# MATERIALS PROVIDED:
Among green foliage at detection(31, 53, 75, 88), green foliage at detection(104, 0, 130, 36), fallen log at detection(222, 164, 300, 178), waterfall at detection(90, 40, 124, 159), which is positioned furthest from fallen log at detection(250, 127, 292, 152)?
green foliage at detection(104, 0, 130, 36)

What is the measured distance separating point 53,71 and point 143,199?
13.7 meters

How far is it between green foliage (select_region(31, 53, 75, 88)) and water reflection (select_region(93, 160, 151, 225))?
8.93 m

# WHAT TO WORK ON:
Rewrite the material above, swapping each instance of "fallen log" for "fallen tree" and leaving everything else exactly the same.

# ANSWER:
Among green foliage at detection(31, 53, 75, 88), green foliage at detection(104, 0, 130, 36), fallen tree at detection(222, 164, 300, 178), waterfall at detection(90, 40, 124, 159), which is positioned furthest from fallen tree at detection(250, 127, 292, 152)?
green foliage at detection(104, 0, 130, 36)

What is the measured distance separating point 53,71 and point 143,199?
13.7 meters

How far is it between green foliage (select_region(31, 53, 75, 88)) and water reflection (select_region(93, 160, 151, 225))?
8.93 m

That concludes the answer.